Happy Birthday to my boy Traveler!!

We've come a long way in the past 9 years going from a little puppy born in Germany to best friends celebrating your birthday in Florida.

Mommy made lots of mistakes raising you but one thing is for sure-she loves you with all her heart and soul.

I pray every night we be allowed to continue our lives together for many, many more years.

Pascha vom haus Storr aka Traveler aka Mommy's Little Boy:hug:


----------



## Loneforce (Feb 12, 2012)

:birthday: Traveler!


----------



## dogma13 (Mar 8, 2014)

Happy Birthday Traveler!


----------



## Daisy&Lucky's Mom (Apr 24, 2011)

Happy 9th Birthday Traceler . Wishing you another great year full of health and happines and oh yeah treats!


----------



## Shade (Feb 20, 2012)

Happy Birthday Traveler!!


----------



## Momto2GSDs (Mar 22, 2012)

happy, Happy, HAPPY 9th :happyboogie:Birthday Traveler!!!!! 

Moms


----------



## Heidigsd (Sep 4, 2004)

:birthday: Happy Birthday Traveler :birthday:

Tell your mom we need pictures


----------



## kelbonc (Aug 25, 2014)

:birthday:

Happy *9th* Birthday *Traveler*!!Hope your special day is filled with lots of special treats and lots of spoiling!!


----------



## Traveler's Mom (Sep 24, 2012)

Mom is always ready to show off her boy
Thank you all for your good wishes.


Here's my birthday boy.


----------



## newlie (Feb 12, 2013)

Happy Birthday, big boy!
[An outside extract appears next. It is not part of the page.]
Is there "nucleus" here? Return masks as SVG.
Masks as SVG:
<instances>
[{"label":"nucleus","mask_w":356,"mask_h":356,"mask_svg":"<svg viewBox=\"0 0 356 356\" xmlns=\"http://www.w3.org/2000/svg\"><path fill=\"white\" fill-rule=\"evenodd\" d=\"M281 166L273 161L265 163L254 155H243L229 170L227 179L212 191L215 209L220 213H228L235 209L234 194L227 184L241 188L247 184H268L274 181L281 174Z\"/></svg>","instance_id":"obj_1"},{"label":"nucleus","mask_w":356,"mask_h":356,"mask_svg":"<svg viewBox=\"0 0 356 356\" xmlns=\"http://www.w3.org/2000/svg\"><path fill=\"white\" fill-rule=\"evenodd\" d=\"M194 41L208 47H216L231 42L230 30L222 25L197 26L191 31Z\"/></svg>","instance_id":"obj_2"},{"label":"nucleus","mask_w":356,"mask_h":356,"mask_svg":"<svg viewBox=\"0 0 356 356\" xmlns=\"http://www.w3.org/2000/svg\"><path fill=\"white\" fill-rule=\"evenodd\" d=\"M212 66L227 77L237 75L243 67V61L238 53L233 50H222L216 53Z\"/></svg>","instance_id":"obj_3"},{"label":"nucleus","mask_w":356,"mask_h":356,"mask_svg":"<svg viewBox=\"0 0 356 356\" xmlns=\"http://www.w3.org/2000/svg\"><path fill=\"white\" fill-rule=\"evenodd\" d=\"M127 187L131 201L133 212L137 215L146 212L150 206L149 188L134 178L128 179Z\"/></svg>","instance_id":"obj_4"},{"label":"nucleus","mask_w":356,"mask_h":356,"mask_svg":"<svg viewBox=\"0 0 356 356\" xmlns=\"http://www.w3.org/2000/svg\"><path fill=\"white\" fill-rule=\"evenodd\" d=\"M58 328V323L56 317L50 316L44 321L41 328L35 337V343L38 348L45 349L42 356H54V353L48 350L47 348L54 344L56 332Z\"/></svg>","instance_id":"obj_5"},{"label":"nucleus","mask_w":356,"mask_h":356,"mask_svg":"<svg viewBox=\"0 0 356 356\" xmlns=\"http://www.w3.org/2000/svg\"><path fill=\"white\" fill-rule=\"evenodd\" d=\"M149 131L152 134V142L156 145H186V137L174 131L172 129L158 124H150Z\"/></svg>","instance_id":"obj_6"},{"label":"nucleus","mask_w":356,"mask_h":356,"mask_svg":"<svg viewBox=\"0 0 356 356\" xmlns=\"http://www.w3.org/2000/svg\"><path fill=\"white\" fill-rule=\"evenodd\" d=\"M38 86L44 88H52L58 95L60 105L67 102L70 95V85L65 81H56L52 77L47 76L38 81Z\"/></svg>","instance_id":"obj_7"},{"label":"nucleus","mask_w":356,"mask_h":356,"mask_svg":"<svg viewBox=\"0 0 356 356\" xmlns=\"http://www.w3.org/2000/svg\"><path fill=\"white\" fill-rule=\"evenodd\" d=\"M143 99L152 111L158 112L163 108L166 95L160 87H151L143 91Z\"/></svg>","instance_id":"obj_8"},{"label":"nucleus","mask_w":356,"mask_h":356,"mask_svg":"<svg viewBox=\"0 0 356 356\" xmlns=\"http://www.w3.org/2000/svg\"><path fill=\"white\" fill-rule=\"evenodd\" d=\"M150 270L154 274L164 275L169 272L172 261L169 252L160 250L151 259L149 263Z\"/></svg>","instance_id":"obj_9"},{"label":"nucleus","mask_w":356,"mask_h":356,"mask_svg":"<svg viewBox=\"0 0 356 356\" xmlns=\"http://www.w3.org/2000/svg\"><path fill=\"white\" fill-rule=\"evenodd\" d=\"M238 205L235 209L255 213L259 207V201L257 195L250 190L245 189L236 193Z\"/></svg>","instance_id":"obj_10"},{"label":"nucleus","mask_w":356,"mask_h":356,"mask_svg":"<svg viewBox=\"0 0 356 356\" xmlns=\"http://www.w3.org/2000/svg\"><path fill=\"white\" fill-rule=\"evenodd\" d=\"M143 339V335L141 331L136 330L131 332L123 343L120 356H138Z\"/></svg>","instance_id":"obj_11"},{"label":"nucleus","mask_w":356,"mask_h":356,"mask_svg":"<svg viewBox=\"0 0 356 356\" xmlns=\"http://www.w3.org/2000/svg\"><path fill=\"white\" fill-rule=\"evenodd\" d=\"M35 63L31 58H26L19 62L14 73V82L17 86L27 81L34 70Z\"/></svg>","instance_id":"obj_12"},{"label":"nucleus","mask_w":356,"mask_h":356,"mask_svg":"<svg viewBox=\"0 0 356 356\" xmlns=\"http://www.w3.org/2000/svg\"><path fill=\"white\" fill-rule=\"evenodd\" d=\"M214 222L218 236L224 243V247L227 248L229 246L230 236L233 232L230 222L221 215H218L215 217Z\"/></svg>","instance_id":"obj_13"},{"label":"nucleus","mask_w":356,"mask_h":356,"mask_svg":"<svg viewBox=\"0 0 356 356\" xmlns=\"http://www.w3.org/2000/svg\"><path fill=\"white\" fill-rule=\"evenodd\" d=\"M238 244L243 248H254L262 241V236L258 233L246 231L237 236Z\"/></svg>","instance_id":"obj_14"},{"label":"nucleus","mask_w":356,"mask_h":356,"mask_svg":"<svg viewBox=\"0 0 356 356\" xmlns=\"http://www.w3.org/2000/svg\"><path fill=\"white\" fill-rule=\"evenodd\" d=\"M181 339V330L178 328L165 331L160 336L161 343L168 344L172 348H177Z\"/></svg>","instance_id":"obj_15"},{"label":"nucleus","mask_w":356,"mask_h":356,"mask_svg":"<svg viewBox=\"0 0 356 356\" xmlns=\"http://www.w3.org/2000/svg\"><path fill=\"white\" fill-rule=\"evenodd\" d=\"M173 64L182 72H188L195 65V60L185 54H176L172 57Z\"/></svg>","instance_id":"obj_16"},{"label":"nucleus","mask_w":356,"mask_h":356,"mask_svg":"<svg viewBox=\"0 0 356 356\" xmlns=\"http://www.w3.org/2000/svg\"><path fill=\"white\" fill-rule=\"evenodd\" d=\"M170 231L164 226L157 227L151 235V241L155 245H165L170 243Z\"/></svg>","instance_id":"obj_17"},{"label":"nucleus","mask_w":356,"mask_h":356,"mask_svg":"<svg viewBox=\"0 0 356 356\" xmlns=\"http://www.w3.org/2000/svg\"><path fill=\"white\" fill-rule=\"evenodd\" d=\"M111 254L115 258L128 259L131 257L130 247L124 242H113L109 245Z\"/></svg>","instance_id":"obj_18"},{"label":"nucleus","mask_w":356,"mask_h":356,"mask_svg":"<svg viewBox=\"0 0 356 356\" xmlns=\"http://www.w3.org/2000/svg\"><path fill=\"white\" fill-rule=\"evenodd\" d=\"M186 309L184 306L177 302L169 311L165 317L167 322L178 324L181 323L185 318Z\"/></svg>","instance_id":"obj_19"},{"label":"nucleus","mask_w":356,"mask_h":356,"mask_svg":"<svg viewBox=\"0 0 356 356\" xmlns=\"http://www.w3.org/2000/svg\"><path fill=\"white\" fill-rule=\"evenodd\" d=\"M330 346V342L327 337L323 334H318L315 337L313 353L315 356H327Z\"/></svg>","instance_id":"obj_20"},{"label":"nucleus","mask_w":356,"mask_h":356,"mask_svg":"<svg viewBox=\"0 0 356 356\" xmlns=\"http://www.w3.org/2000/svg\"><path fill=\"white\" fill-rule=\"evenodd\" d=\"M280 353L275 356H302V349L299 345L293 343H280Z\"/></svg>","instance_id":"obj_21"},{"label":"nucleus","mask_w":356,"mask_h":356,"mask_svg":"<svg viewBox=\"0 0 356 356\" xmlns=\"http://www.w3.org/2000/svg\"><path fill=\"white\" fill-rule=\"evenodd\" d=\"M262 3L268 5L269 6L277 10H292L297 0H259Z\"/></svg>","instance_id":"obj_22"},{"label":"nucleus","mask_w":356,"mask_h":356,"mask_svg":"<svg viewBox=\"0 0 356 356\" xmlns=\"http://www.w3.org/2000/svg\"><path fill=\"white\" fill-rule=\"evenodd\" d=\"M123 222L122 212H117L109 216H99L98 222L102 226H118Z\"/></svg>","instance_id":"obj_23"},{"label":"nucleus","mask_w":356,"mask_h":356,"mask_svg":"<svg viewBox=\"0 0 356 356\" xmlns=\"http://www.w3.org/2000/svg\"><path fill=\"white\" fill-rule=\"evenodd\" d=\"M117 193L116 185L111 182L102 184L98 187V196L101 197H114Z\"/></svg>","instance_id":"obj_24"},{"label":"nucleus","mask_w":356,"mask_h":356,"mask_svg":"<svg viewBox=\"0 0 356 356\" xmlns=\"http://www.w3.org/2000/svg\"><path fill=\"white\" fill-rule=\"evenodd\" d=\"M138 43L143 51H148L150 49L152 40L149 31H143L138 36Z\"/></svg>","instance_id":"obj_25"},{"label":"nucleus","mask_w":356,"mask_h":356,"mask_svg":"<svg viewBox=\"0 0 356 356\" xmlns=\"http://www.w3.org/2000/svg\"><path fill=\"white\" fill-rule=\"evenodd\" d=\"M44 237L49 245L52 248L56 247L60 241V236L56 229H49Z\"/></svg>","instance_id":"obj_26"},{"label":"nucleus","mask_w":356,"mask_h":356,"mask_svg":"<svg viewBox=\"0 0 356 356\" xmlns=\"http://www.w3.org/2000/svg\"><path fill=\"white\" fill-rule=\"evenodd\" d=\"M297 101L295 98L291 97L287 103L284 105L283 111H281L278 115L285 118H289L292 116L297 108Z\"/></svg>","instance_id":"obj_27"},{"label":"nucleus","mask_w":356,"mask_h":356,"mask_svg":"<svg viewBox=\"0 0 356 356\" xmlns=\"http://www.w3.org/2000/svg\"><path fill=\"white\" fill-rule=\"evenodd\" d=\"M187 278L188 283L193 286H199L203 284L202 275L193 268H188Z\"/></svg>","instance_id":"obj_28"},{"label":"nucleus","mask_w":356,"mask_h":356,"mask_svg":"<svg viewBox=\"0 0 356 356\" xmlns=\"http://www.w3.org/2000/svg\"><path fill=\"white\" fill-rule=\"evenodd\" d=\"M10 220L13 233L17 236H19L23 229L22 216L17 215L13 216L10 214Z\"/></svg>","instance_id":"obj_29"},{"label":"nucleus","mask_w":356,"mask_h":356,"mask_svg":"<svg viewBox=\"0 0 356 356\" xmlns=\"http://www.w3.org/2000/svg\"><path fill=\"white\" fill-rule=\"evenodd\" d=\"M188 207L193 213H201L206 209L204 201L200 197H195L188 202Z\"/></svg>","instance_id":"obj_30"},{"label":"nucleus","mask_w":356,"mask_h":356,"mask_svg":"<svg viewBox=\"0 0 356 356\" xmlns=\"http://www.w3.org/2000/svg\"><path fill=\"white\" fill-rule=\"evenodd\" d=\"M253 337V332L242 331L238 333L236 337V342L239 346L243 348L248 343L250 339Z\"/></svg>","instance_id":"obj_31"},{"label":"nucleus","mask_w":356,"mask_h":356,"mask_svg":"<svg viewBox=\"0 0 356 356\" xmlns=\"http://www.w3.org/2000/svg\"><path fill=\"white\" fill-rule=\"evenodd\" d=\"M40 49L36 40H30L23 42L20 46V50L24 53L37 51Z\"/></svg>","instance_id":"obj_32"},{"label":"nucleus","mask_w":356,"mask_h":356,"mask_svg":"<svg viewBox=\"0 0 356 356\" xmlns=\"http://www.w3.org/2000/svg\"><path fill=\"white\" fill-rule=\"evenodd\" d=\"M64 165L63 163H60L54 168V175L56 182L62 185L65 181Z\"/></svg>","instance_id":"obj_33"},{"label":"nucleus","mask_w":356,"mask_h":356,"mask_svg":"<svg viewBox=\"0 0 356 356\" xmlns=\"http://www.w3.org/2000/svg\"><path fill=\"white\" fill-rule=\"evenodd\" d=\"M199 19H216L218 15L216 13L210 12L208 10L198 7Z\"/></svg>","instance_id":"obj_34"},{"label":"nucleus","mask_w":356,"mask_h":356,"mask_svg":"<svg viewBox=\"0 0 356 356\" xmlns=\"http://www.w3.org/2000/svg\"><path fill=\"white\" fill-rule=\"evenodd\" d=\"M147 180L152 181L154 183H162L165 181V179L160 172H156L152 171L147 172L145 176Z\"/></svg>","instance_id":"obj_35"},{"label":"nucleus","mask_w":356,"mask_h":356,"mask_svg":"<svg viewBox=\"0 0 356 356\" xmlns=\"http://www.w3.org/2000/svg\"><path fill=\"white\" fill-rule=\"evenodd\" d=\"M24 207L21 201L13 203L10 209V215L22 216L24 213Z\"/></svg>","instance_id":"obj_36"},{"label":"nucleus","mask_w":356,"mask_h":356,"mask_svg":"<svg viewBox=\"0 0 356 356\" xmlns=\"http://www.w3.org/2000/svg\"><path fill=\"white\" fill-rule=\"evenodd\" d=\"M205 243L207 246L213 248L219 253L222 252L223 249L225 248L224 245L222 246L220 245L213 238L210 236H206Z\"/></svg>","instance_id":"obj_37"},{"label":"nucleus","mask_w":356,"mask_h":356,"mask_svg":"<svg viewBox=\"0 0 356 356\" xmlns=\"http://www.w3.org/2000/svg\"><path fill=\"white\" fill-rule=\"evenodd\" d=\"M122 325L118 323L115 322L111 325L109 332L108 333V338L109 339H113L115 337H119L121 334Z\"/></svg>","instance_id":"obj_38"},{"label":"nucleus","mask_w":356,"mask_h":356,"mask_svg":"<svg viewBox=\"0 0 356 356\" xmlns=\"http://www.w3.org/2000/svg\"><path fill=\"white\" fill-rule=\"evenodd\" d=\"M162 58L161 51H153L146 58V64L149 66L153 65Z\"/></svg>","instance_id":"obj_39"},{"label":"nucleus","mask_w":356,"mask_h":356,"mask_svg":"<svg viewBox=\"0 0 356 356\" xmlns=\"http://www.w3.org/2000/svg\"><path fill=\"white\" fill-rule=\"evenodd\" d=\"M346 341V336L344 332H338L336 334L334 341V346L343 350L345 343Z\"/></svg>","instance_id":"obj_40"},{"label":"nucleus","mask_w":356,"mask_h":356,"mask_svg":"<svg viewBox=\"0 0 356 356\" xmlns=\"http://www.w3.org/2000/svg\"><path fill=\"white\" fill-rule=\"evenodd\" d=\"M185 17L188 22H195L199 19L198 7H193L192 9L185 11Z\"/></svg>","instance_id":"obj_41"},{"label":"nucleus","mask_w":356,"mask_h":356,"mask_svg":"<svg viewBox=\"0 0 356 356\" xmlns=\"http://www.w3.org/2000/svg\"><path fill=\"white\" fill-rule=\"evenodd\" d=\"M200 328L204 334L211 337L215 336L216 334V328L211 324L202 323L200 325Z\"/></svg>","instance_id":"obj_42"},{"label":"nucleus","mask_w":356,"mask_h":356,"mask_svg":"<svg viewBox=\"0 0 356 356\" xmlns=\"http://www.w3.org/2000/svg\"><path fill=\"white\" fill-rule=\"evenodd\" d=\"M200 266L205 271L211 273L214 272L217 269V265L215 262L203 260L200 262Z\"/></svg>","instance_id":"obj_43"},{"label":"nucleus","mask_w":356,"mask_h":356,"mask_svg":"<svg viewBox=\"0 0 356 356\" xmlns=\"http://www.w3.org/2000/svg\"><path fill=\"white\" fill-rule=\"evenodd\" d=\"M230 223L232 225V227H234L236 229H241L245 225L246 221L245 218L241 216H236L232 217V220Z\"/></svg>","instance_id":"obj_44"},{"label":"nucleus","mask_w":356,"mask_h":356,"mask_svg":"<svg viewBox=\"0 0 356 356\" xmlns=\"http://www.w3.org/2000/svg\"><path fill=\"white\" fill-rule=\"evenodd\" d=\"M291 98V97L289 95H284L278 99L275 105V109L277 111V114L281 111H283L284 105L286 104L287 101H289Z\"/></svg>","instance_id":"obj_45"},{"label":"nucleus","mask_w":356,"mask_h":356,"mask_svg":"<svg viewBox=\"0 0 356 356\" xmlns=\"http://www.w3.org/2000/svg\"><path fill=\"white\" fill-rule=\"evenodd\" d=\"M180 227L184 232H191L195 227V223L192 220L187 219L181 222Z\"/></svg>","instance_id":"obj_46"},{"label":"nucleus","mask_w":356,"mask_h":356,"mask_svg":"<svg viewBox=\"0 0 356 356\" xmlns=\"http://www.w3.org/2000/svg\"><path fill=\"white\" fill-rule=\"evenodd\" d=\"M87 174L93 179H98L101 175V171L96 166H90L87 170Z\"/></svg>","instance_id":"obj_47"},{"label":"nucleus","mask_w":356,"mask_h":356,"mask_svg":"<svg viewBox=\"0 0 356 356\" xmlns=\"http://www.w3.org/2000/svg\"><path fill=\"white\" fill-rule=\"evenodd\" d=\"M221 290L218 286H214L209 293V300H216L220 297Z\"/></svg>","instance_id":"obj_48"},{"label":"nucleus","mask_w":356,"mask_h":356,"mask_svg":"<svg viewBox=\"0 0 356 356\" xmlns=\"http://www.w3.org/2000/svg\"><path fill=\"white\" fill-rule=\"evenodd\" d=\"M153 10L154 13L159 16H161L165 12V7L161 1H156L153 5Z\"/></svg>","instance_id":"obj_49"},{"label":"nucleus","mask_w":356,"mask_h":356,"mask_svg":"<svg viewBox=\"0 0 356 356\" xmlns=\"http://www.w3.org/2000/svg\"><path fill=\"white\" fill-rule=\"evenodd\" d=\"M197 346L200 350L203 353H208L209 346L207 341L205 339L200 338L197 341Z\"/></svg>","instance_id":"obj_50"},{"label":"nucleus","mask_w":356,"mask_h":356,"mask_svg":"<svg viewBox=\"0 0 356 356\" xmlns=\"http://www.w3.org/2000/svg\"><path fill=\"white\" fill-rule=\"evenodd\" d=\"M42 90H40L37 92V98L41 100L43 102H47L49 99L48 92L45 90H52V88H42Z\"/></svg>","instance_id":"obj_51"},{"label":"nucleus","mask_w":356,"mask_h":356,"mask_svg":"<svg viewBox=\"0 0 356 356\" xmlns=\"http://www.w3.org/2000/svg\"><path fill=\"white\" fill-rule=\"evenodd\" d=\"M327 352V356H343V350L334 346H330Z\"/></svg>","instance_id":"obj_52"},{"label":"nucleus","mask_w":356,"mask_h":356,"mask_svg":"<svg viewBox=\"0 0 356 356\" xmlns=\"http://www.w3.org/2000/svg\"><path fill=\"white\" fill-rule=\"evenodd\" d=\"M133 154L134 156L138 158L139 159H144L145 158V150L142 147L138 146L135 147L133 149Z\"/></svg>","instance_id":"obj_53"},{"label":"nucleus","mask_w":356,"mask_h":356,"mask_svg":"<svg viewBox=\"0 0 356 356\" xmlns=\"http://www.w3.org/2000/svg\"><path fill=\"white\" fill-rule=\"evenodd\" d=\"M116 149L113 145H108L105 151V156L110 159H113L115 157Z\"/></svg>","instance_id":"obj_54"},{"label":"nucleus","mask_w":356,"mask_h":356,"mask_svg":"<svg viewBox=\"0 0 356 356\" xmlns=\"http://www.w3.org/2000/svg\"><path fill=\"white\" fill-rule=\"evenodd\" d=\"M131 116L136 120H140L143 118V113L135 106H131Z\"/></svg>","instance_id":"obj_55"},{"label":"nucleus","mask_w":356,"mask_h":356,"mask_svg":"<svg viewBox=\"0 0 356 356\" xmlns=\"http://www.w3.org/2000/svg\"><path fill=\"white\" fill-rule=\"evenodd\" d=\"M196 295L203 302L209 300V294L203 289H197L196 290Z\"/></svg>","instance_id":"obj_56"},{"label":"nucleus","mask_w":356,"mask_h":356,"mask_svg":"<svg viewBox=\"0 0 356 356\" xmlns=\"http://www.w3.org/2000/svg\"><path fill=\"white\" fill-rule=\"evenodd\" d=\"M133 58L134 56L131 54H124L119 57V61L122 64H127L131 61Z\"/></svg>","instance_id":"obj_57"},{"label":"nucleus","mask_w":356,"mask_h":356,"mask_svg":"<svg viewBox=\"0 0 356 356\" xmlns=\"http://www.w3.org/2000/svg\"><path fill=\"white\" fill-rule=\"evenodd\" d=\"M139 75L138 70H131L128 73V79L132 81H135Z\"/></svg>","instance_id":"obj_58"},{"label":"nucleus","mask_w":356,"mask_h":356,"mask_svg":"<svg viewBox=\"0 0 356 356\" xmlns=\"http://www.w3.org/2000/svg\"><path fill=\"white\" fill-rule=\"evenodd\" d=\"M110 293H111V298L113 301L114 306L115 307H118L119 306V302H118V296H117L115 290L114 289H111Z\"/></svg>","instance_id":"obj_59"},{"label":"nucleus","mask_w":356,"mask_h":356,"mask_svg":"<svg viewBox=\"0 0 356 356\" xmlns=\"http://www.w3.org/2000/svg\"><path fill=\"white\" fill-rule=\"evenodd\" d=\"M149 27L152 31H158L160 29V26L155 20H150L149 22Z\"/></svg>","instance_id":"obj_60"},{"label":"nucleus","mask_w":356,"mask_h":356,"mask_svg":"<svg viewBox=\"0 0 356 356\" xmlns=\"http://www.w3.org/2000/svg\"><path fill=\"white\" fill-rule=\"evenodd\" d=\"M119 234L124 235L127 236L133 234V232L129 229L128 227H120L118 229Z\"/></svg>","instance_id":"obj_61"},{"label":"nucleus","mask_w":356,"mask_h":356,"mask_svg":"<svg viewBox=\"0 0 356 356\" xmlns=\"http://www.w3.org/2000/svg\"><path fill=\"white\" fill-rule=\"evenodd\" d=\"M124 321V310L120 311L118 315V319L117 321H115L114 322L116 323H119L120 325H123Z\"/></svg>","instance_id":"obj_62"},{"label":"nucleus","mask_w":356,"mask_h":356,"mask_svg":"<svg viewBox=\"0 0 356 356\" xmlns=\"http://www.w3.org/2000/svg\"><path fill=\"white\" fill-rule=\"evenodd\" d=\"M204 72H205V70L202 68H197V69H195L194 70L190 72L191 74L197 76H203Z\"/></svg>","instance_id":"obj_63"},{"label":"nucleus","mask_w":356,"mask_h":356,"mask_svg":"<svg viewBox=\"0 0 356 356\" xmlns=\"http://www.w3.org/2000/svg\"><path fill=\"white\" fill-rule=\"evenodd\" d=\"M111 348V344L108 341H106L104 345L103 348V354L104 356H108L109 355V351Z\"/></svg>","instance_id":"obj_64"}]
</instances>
Make sure your Mom gives you some yummy for supper and plays 3,000 games of ball with you today!


----------



## Jenny720 (Nov 21, 2014)

:birthday: handsome boy!


----------



## RZZNSTR (Jan 24, 2015)

Happy 9th Traveler!


----------



## Shepherd Mom (Aug 30, 2010)

Happy 9th birthday you handsome boy, many more years to come!!!!


----------



## GatorBytes (Jul 16, 2012)

Happy 9th Birthday Traveler!


----------



## Traveler's Mom (Sep 24, 2012)

Hey GatorBytes,

Thanks so much. We will be looking for Gator to send us many more years of birthday pics.:thumbup:


----------